(Listing from a spatial question set)
-- Begin --

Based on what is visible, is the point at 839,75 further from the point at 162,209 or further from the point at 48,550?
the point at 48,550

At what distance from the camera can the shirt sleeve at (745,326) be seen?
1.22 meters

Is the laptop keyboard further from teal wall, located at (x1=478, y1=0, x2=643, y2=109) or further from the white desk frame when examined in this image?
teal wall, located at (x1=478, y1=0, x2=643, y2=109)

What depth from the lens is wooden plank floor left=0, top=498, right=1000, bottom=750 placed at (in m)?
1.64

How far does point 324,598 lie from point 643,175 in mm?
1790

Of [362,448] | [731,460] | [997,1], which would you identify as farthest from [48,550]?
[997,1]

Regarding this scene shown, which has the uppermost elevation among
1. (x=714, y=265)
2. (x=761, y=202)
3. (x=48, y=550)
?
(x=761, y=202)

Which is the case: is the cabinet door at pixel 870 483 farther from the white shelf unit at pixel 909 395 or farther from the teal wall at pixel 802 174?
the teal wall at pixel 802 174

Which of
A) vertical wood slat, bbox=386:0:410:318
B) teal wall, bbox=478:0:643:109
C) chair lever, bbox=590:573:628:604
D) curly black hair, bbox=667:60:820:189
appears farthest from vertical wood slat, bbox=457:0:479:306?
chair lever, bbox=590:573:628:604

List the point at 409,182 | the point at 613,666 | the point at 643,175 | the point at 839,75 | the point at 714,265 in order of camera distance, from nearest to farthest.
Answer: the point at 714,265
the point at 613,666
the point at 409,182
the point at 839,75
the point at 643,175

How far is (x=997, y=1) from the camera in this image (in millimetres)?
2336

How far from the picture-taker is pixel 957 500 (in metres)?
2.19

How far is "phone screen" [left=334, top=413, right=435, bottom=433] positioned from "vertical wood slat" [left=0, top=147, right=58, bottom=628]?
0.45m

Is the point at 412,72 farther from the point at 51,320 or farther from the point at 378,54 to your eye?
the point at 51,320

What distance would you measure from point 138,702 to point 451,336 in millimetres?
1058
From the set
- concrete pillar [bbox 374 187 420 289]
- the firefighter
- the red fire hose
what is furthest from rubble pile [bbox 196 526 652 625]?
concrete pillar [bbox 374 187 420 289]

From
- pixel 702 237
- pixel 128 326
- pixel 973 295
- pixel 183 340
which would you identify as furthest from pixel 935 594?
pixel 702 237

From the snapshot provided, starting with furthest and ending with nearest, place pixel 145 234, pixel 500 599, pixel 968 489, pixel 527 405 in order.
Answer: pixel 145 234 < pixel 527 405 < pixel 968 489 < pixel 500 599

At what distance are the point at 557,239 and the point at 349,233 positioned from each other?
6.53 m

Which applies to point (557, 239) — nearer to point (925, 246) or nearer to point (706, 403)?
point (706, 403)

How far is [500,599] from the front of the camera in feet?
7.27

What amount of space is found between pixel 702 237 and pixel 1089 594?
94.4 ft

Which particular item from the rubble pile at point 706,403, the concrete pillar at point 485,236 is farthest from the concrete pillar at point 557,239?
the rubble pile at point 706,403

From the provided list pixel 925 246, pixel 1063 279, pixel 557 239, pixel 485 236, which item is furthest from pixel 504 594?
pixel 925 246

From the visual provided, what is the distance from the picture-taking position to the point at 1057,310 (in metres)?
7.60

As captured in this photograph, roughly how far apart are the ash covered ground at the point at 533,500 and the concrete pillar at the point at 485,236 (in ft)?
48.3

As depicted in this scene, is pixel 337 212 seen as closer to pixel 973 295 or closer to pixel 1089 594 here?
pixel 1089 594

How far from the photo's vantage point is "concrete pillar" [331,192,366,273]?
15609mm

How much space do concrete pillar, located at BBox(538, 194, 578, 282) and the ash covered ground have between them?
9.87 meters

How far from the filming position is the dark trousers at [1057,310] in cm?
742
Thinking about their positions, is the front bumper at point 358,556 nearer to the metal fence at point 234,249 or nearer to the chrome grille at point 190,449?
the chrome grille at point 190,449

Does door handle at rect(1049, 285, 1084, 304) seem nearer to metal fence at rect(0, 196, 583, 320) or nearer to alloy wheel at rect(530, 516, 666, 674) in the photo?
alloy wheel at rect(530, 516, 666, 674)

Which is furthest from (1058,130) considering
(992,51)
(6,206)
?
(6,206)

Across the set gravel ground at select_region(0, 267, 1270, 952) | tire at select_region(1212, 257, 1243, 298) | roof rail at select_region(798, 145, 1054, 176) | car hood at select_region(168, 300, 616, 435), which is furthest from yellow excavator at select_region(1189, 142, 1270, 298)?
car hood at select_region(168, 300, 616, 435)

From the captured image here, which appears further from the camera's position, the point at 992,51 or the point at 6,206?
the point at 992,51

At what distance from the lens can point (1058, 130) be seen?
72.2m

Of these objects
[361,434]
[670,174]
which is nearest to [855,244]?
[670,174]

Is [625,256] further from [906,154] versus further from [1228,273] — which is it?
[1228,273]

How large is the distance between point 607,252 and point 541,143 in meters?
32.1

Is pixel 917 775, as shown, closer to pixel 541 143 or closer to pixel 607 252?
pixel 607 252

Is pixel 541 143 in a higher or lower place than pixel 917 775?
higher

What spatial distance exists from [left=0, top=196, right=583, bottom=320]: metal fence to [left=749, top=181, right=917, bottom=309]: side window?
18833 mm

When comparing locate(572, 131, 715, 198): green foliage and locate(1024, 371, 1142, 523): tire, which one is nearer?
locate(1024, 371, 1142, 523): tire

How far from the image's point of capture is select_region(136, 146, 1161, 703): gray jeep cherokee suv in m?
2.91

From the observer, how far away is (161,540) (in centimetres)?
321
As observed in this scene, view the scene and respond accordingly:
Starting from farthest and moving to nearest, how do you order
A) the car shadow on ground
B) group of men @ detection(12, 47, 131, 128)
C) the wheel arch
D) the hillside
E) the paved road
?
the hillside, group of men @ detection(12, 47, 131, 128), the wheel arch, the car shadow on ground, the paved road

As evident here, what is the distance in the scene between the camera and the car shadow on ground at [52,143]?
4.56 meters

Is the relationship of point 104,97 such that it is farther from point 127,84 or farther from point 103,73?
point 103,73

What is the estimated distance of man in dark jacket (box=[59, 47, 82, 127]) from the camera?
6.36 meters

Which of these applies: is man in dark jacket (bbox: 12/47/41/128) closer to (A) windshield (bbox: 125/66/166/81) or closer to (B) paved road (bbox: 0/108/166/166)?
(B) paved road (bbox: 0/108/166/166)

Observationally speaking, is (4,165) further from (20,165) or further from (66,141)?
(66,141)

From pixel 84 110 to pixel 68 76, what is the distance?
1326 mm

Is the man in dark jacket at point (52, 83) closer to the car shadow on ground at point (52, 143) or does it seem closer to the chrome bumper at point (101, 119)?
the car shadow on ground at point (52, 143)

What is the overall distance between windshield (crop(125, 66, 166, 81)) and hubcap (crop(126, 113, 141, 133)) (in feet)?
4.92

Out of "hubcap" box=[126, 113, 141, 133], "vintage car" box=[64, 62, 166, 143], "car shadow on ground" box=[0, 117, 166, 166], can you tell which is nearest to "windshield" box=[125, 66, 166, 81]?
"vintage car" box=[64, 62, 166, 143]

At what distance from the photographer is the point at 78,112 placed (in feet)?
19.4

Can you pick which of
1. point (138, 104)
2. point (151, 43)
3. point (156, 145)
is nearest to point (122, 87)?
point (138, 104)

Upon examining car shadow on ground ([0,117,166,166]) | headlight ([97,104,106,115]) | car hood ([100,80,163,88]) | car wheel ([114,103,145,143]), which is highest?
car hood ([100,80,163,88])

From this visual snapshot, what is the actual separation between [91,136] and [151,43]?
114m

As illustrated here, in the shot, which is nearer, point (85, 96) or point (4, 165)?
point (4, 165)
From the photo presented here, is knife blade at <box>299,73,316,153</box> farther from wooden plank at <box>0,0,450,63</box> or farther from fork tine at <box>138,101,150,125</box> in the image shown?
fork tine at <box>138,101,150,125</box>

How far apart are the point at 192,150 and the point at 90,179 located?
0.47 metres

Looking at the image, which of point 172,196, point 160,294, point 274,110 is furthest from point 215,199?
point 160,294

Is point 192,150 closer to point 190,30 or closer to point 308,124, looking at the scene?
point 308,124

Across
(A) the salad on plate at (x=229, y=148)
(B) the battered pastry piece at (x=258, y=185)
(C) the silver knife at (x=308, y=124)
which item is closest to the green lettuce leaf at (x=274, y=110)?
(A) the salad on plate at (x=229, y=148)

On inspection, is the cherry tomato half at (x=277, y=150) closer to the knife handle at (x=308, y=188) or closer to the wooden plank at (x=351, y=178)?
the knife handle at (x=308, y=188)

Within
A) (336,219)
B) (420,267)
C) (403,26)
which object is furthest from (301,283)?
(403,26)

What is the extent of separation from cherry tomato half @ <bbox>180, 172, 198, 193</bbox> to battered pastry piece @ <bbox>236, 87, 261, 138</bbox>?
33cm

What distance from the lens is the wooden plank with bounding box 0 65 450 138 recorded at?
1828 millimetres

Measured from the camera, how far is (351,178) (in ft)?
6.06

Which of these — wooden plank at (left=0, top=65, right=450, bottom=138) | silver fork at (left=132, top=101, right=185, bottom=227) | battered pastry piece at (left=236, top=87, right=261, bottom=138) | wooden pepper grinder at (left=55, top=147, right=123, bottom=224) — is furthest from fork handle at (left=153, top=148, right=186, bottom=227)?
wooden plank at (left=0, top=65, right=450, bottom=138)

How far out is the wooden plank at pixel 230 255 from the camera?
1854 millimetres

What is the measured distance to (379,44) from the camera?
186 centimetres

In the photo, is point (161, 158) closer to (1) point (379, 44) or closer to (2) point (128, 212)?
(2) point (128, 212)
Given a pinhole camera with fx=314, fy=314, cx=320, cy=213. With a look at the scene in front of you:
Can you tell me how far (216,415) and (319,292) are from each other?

-- End --

What this task involves:
Retype, with no changes, the part of the listing that opens with its first line and closes with the line containing "1.22 meters", including both of those lines.

Solution:
Based on what is visible, is the point at 839,75 further from the point at 162,209 or further from the point at 48,550?
the point at 48,550

At what distance from the camera can the shirt sleeve at (745,326) be seen?
1.22 meters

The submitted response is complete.